TEXTE DE LECTURE:
Mais aucune grande entreprise n’y a adhéré…

Eh bien, au début de l’aviation, c’était le Klondike. Au début de l’industrie pharmaceutique, les gens vendaient de l’huile à serpent. Au début, chacun peut faire ce qu’il veut, mais à un moment donné, les entreprises qui vont être celles qui vont être responsables, qui vont amener de la confiance en mettant en place des technologies qui ont été validées, qui respectent des principes importants de protection, de transparence, de confiance, de validation, ce sont à elles que le public va faire confiance.

Sans présumer des conclusions de votre comité, dont le rapport devrait être publié fin 2023, qu’est-ce que vous espérez que tout ça va apporter ?

On a parlé de tous ces experts, ces leaders-là qui se réunissent, mais il y a aussi 422 contributions écrites. Je m’attendais à une expression de peur, comme à l’époque de l’arrivée de la 5G, où les gens brûlaient des antennes. Mais le feedback des Québécois était très équilibré, on nous disait de faire attention, qu’on veut les bons côtés, être une nation innovante, mais on ne veut pas mettre des cadenas partout.

(Données extraites)
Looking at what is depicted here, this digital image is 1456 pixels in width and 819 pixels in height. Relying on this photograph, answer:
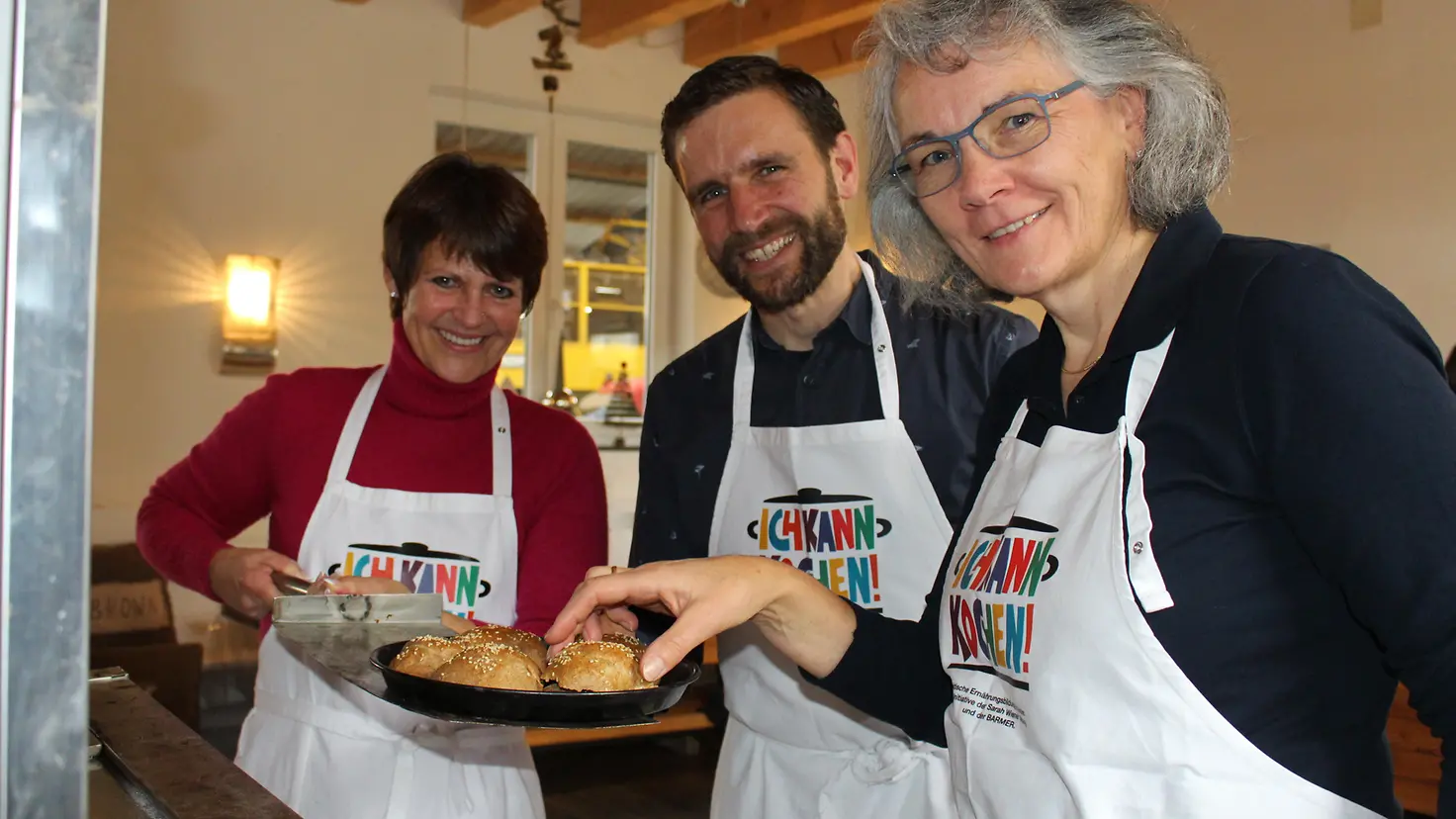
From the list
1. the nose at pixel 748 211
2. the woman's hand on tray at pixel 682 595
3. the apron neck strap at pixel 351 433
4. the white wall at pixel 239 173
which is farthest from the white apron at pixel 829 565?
the white wall at pixel 239 173

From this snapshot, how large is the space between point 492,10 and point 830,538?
423 centimetres

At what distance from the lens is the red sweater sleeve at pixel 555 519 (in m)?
2.15

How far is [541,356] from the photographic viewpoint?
19.2ft

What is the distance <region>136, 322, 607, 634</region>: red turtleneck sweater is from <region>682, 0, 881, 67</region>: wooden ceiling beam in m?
3.36

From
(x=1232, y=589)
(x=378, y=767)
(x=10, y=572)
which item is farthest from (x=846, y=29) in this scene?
(x=10, y=572)

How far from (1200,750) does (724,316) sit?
5.38m

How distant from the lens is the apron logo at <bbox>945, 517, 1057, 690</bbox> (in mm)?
1214

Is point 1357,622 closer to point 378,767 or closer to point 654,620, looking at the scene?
point 654,620

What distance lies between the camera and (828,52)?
6.13 meters

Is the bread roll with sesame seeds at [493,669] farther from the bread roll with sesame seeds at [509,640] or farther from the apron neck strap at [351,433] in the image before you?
the apron neck strap at [351,433]

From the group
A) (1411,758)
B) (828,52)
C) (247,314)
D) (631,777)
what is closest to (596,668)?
(1411,758)

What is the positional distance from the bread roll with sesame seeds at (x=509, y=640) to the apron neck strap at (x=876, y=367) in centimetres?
62

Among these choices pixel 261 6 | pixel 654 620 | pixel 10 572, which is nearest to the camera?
pixel 10 572

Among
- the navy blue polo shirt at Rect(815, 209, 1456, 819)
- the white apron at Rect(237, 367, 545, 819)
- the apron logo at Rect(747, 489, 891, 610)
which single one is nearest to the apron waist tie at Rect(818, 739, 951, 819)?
the apron logo at Rect(747, 489, 891, 610)
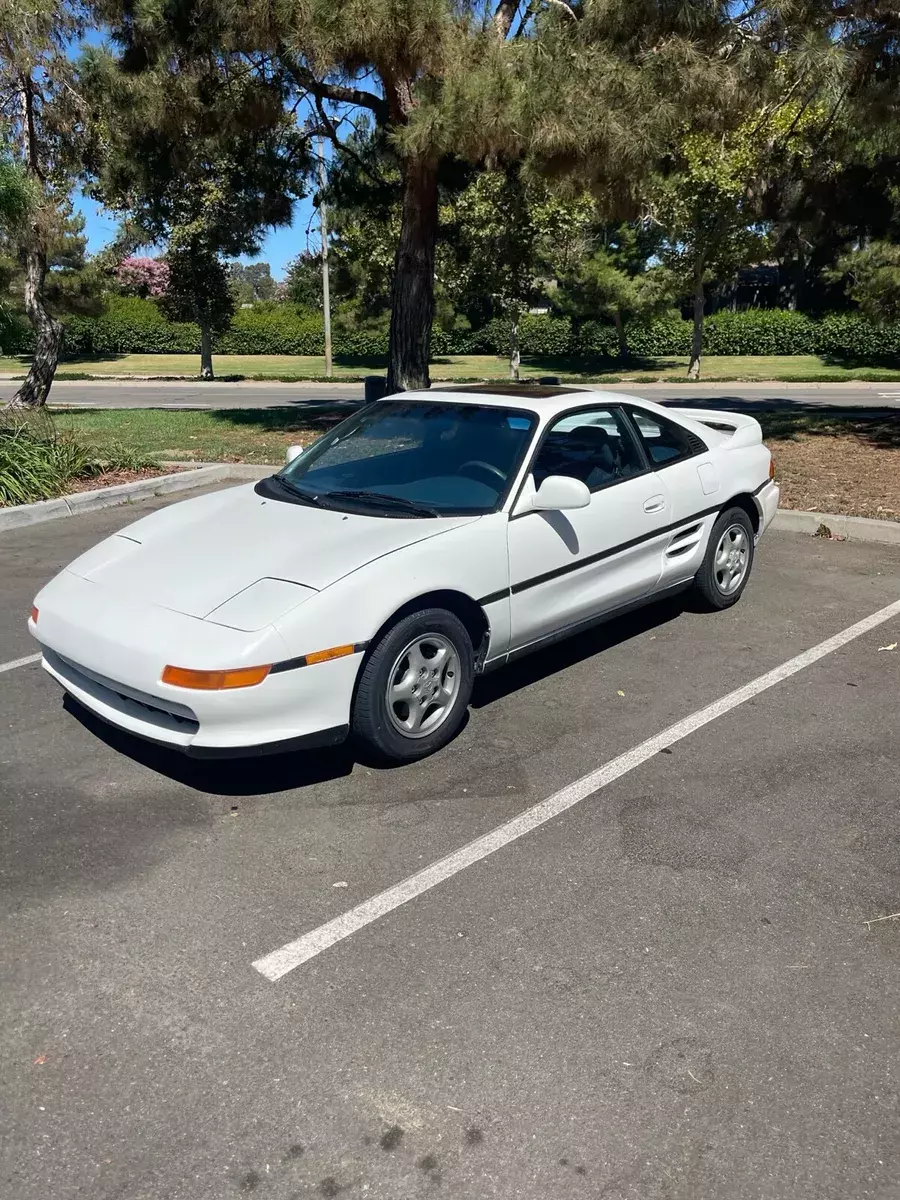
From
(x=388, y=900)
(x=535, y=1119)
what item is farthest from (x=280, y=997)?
(x=535, y=1119)

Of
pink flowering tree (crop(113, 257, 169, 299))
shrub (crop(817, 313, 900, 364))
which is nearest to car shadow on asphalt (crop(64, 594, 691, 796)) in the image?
shrub (crop(817, 313, 900, 364))

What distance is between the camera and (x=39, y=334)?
17719 millimetres

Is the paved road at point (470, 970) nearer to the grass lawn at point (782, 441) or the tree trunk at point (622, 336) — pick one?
the grass lawn at point (782, 441)

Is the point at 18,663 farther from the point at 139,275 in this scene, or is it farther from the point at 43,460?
the point at 139,275

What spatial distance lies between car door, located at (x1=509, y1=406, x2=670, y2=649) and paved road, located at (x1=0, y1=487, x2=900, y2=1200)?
0.54 meters

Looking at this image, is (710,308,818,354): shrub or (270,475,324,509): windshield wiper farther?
(710,308,818,354): shrub

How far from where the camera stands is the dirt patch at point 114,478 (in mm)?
10141

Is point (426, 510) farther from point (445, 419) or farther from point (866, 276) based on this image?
point (866, 276)

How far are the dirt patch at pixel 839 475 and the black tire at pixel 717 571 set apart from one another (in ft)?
8.64

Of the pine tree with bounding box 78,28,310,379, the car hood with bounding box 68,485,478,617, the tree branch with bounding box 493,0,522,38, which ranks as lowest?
the car hood with bounding box 68,485,478,617

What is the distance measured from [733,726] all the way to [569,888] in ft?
5.35

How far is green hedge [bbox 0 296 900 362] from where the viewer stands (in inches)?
1475

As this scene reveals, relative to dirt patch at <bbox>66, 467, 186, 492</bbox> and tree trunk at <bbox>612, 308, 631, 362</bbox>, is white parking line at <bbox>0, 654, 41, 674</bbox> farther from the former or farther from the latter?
tree trunk at <bbox>612, 308, 631, 362</bbox>

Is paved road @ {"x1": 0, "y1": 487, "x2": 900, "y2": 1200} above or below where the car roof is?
below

EXERCICE: Recopiez le passage du texte de lecture qui commence par « Mais aucune grande » et va jusqu'à « va faire confiance. ».

RÉPONSE À L'EXERCICE:
Mais aucune grande entreprise n’y a adhéré…

Eh bien, au début de l’aviation, c’était le Klondike. Au début de l’industrie pharmaceutique, les gens vendaient de l’huile à serpent. Au début, chacun peut faire ce qu’il veut, mais à un moment donné, les entreprises qui vont être celles qui vont être responsables, qui vont amener de la confiance en mettant en place des technologies qui ont été validées, qui respectent des principes importants de protection, de transparence, de confiance, de validation, ce sont à elles que le public va faire confiance.